Она вздрогнула от таких мыслей, но тут же была отвлечена — Ноу, сторожевой пес в соседнем дворике, необычайно яростно забрехал — хотя она сразу сообразила, что Ноу не любит Газа, особенно когда тот идет такой вот походкой. Когда Газ бредет к дому пьяный и бесполезный, шелудивая скотина звука не издаст. Игнорирует Газа напрочь.

Псы, знала она, могут вынюхать дурные намерения. И другие звери также, но особенно псы. Газ никогда не трогал Зорди, ни шлепка ни затрещины — он отлично понимал, что без жены и ее огорода окажется в полной заднице. Искушение у него было — много раз — но каждый раз в его глазах вдруг что-то вспыхивало, какое-то удивление… и он улыбался и отворачивался, сохраняя кулаки и все прочее для кого-то другого. Газ любит хорошую драку где-нибудь в аллее позади таверны. Любит лупить по морде, если морда слабее и пьянее его. И нет рядом дружков, способных заступиться и даже напасть со спины. Все от мерзостей жизни, так он частенько объясняет.

Зорди не знала, о каких мерзостях он толкует, но некоторые догадки у нее были. Например, она сама. Жалкий клочок земли с овощами. Ее пустое чрево. Годы и тяжкий труд, состарившие ее, укравшие былую прелесть. О, в ней было много чего, делавшее его несчастным. Если хорошенько подумать, ей повезло, что он держится рядом так долго, ведь он работал у рыбака на сетях и потерял все пальцы в ту несчастную ночь, когда что-то большое затаилось внизу, неподвижное и незаметное, так что рыбаки успели поднять сеть на борт лодки. Вот тогда оно и взорвалось в дикой силе, прокатившись по воде что твой таран. Скорченные пальцы Газа отскочили словно морковки, и теперь у него только большие пальцы остаются и нижние костяшки всех прочих.

Кулаки, созданные для драк, говорит он и бессознательно оскаливает зубы. И ни для чего больше. Она думала, что это вполне достаточное и понятое основание напиваться при малейшей возможности.

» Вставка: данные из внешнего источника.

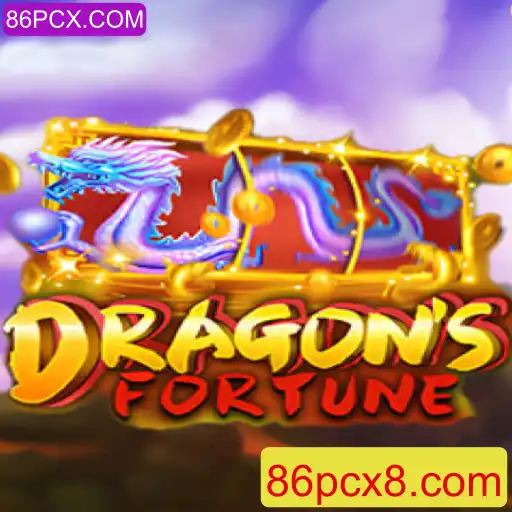 Explorando o Mundo de DragonFortune: Aventura e Estratégia em 86PCX.COM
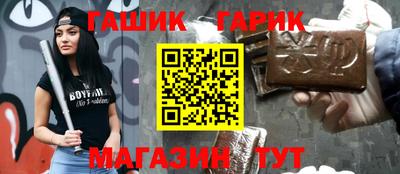 альфа пвп VHQ Жуковский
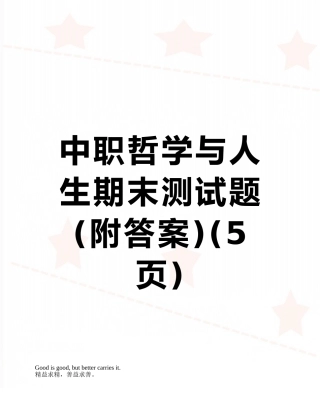 中职哲学与人生期末测试题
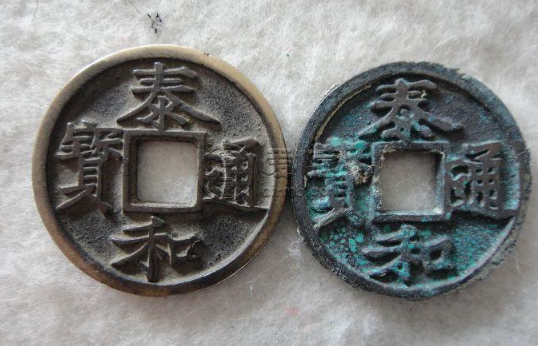 金泰和通宝古钱币图文赏析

Но потом она стала чувствовать в себе гораздо меньше великодушия. Точнее говоря, великодушия вообще не осталось. Даже жалость съежилась и куда-то пропала, словно сухой лист на осеннем ветру. Он словно изменился на глазах… но она понимала, что скорее изменилось что-то за ее глазами — не тот, на которого смотрят, но та, что смотрит. Она больше не трясется, видя его ярость. Больше не стыдится сутулости и бессильного гнева — просто смотрит и видит всю тщетность его жалости к себе, его уязвленной гордости.

Она пуста, да. Она думала, что будет опустошенной весь остаток жизни. Но что-то новое начало заполнять бездну. Вначале оно вызывало содрогания, уколы совести… но не сейчас. Теперь мысли об убийстве наполняют голову и ей приятно, словно она погружается в ароматическую ванну.

Газ жалок. Он сам так сказал. Он сказал, что был бы счастливее мертвым.

По правде говоря, она думает точно так же.

* * *

Вся эта любовь, вся отчаянная нужда… а он стал бесполезным. Надо было давным-давно его прогнать. Он сам понимает. Держаться за него вот так — для нее сущая пытка. Он говорит жене, что нападает лишь на слабаков. Дураков и того хуже. Говорит, делает это, чтобы держать кулаки сильными, укреплять костяшки. Что это позволяет ему оставаться в живых (хо, вот уж отличная причина!) Человеку нужно мастерство, это так. И неважно, в хорошем он мастер или в дурном. На деле же он выбирает самых злобных и здоровенных ублюдков, каких может найти. Доказывает себе, что костяшки сохранили убийственную силу.